Search API for acousticbrainz

kartikgupta0909 · March 2, 2016, 11:45am

The aim of this API will be to allow users to download data or perform search queries. This API should be very simple to use. The user should be able to give values for few of the properties of a song and get the results. For example: songs with a specific key. The results should be in Json, and the user should have the liberty to choose the number of songs they want.

alastairp · March 3, 2016, 10:36am

Search is something that I’ve really been wanting in AcousticBrainz for a long time. In fact, we already made a start on some experiments using elasticsearch: https://github.com/MTG/acousticbrainz-labs/tree/master/search

I don’t think an API is the only output that we should provide for a search project. If we index things like high- and mid- level features (genres, bpm, key, etc) we should be able to generate graphs from this data too. We made some graphs a long time ago with some early data (http://blog.musicbrainz.org/2014/11/21/what-do-650000-files-look-like-anyway). It’d be cool to be able to automatically generate this kind of data in real-time. We had some success integrating kibana into the elasticsearch database to do this kind of thing.

An API would be useful in our Datasets project. We currently have to type in or copy MusicBrainz IDs into a text field to add songs to a class in the dataset. It would be cool to be able to search for a track by its name, or even search for a release or artist to add all matching recordings to a class.
This search could also match recordings which match certain tags. For example, we have tags on recordings in MusicBrainz which look like genres. Would we be able to say “find all recordings tagged with ‘rock’ and add them to the rock class in our genre dataset”?

Have you looked at the output of the lowlevel and highlevel feature extractors? What specific list of descriptors do you think would be a good idea to include in a search index? For each of these descriptors can you suggest one or two examples of why someone might want to search for these values, and what they would do with the results once they have them?
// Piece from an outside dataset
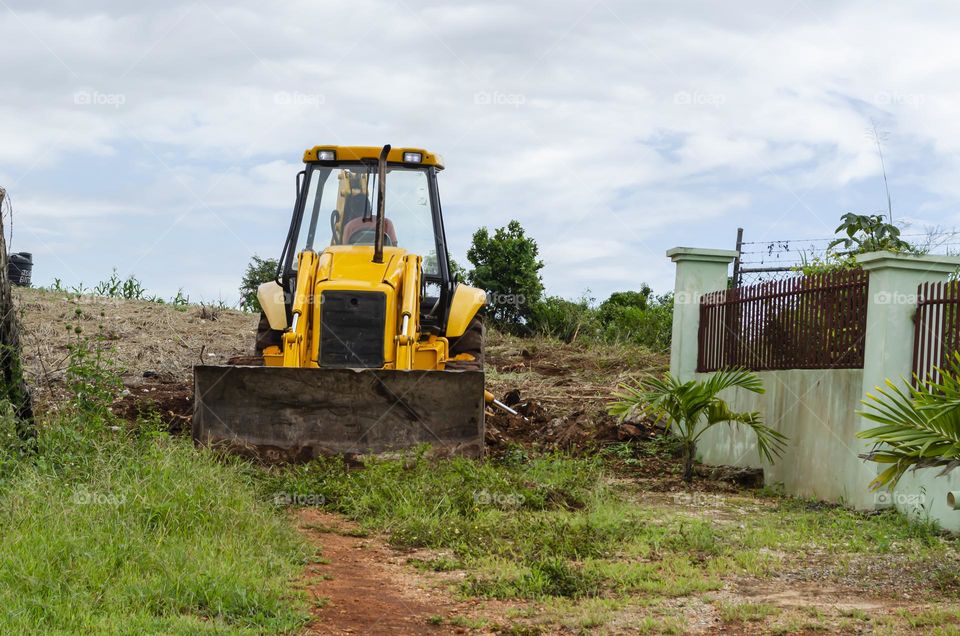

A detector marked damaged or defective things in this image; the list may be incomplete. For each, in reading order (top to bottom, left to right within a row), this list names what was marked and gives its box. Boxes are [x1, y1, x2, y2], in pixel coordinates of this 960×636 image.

rusty metal fence [696, 270, 872, 372]
rusty metal fence [912, 280, 956, 386]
kartikgupta0909 · March 3, 2016, 11:09am

Other than API what I am thinking is that we can do something like a data warehousing, which will give the users a very deep insight into the data of acousticbrainz. I have had a look at the low level and high level feature (rather using similar features for my academic research), and they seem to be perfect for data warehousing. For eg: A user might want to see a view based on (genre,bpm) values. I am thinking of Materialising view selection, wherein only those views are materialized from which all other views can be materialized, and this will make possible for a user to see different graphs based on different features and they’ll have a very wide variety of graphs to choose from. This can be applied to mid level feature as applying them to low level might lead to a very large number of views which might not be even possible for us to store.
The above approach will actually help the user to see data in very different ways and a good insight into our data.
Putting search for dataset feature. This is one of the places where I thought of applying search in. Which creating a dataset, rather than putting MBID’s the user should be able to put some text search from which they should be to choose. This can be extended to all the mid level features. For eg: The user might want to create a class in a dataset where he wants to put all the songs with the key Cm, and another class where he puts all the songs of key Dm. So this will make usage of dataset very easy to use.
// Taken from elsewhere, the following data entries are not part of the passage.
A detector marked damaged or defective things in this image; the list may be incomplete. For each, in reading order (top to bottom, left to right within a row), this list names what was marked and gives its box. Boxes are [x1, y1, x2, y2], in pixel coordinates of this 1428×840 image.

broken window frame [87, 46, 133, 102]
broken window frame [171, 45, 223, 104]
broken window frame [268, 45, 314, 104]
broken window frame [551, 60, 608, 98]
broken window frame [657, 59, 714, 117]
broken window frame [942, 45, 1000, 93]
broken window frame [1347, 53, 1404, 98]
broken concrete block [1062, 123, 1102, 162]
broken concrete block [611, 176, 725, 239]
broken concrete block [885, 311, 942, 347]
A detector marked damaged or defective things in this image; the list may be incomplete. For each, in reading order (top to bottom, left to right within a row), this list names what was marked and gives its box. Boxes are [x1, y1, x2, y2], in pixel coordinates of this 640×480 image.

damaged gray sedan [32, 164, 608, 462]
alastairp · March 11, 2016, 11:07am

Be careful about suggesting too many project ideas. You have some interesting thoughts, and they also reflect some of the ideas that we have had for the project, but you should give some concrete ideas if you want to discuss this project further.
This could include things like a particular use case of exploring data to end up at a particular value, or a description of the kind of data you want to show (e.g. you talk about graphs but don’t talk about the types of graphs or the data that you want to show).
If you want to continue with this idea, please be more detailed in the idea discussion.